▶ Problem description
Starting at the line that contains "From the scene" and continuing through the end of the data below, give each line as a string in a JSON list, one string per line, leaving out blank lines.

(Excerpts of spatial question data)
<<<<

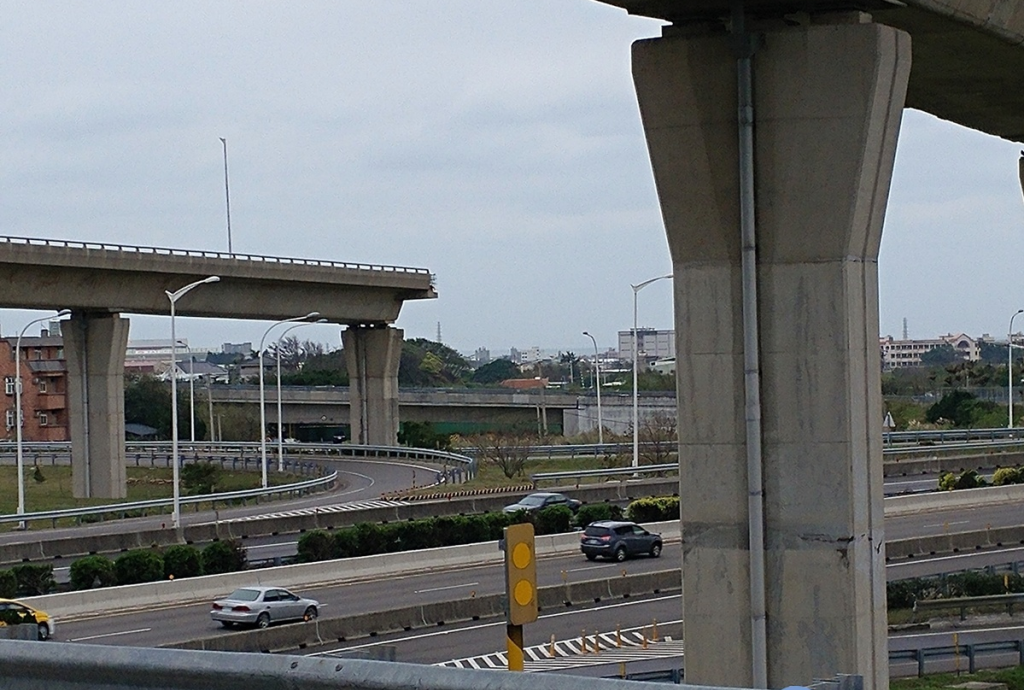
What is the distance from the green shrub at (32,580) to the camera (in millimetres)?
36906

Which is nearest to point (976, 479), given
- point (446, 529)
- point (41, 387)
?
point (446, 529)

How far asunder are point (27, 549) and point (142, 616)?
9674 millimetres

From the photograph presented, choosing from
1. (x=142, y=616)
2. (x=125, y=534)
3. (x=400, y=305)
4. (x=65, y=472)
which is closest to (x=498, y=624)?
(x=142, y=616)

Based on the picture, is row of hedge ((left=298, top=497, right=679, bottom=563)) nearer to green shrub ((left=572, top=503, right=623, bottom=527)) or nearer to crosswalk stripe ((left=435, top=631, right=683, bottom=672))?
green shrub ((left=572, top=503, right=623, bottom=527))

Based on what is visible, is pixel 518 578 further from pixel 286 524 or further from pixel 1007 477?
pixel 1007 477

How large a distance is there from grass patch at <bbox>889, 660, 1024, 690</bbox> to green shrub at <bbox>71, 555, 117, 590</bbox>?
21.0 metres

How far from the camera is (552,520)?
47.6 m

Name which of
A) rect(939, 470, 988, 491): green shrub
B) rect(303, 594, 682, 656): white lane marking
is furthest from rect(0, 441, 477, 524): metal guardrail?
rect(303, 594, 682, 656): white lane marking

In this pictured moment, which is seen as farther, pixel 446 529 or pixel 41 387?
pixel 41 387

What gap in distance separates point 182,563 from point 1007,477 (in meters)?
34.5

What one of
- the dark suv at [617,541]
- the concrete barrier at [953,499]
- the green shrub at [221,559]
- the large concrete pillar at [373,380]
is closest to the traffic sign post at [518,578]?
the green shrub at [221,559]

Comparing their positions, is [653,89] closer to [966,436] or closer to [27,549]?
[27,549]

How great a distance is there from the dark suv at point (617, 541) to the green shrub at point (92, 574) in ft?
44.7

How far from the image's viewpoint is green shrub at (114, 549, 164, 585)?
38.6m
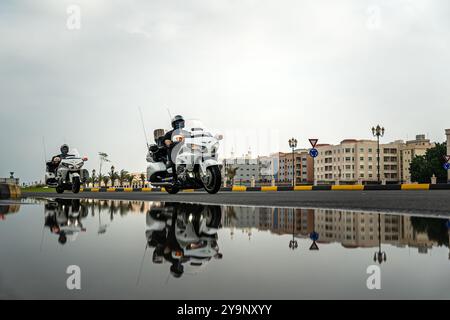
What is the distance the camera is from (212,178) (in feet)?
43.3

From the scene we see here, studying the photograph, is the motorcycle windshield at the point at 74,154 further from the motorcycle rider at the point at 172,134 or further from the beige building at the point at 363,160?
the beige building at the point at 363,160

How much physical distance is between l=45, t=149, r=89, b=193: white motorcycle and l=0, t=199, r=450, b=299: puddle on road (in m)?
15.3

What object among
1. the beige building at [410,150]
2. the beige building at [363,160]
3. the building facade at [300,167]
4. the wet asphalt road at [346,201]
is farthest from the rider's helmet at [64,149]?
the building facade at [300,167]

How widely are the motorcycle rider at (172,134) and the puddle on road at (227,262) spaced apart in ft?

>>>>

▶ Final result
[
  "From the scene we see here, studying the photograph, is the motorcycle windshield at the point at 74,154 further from the motorcycle rider at the point at 172,134 or further from the beige building at the point at 363,160?",
  "the beige building at the point at 363,160",
  "How much physical distance is between l=45, t=149, r=89, b=193: white motorcycle and l=0, t=199, r=450, b=299: puddle on road (in m)?",
  "15.3",
  "What object among",
  "1. the beige building at [410,150]",
  "2. the beige building at [363,160]",
  "3. the building facade at [300,167]",
  "4. the wet asphalt road at [346,201]",
  "is farthest from the rider's helmet at [64,149]?",
  "the building facade at [300,167]",
  "How widely are the motorcycle rider at (172,134) and the puddle on road at (227,262) spaced apart in ft?"
]